Lily, seorang mahasiswi berusia dua puluh tahun, tak pernah menyangka hidupnya akan berubah drastis hanya karena satu malam yang penuh jebakan. Ia dijebak oleh temannya sendiri hingga membuatnya terpaksa menikah dengan David Angkasa Bagaskara- seorang CEO muda, tampan, namun terkenal dingin dan arogan.
Bagi David, pernikahan itu hanyalah bentuk tanggung jawab dan penebusan atas nama keluarga. Bagi Lily, pernikahan itu adalah mimpi buruk yang tak pernah ia minta. Setiap hari, ia harus berhadapan dengan pria yang menatapnya seolah dirinya adalah kesalahan terbesar dalam hidupnya.
Namun, seiring berjalannya waktu, di balik sikap angkuh dan tatapan tajam David, Lily mulai menemukan sisi lain dari pria itu.
Apakah Lily mampu bertahan dalam rumah tangga tanpa cinta itu?
Ataukah perasaan mereka justru akan tumbuh seiring kebersamaan atau justru kandas karena ego masing-masing?

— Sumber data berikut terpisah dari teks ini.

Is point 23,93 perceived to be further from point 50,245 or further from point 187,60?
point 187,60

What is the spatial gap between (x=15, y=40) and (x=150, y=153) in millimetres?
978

Karya ini diterbitkan atas izin NovelToon Diandra_Ayu, isi konten hanyalah pandangan pribadi pembuatnya, tidak mewakili NovelToon sendiri
Wanita Bermuka Dua
BRAAKKKK!!!
Pintu dibuka lalu dibanting dengan kasar hingga seseorang di dalamnya terhenyak kaget.
"LILY!!" teriak pria itu memanggilnya dengan kasar.
"Tu–ehm maksudku Mas David? Ka–kamu sudah pulang?" Lily yang tengah berbaring karena merasa tak enak badan itu bertanya dengan gugup. Setiap kali melihat wajah David, ia selalu saja merasa ketakutan.
"Ini semua gara-gara kamu, Sialan!!!" pekik David dengan luapan emosi yang tak terbendung lagi. Ia terus saja menganggap bahwa apa yang terjadi padanya kini adalah salahnya Lily.
"M–mas... ka–kamu mau apa?" Lily beringsut mundur. Wajahnya terlihat panik saat David mendekat dengan kilatan amarah dari netranya. Tatapan pria itu seolah ingin memakannya hidup-hidup.
"Kau pikir aku mau apa? Aku akan menghabisimu, Wanita Sialan! Kau adalah biang dari semua masalah ini!" sergah David seraya berjalan dengan cepat menuju ranjang. Ia tutup kembali pintu kamarnya lalu menyeringai ke arah Lily yang ketakutan itu.
"Mas, jangan... aku mohon." Lily menutup wajahnya menggunakan kedua telapak tangannya. Ia takut namun pasrah dengan apapun yang akan terjadi setelah ini. Mungkinkah ia akan mati konyol di tangan pria yang sudah sah menjadi suaminya itu?
BRUUKKKK.
Wanita itu terdiam. Masih dengan posisi wajah yang ditutup kedua telapak tangan. Suasana langsung sunyi setelah bunyi sesuatu yang ambruk itu.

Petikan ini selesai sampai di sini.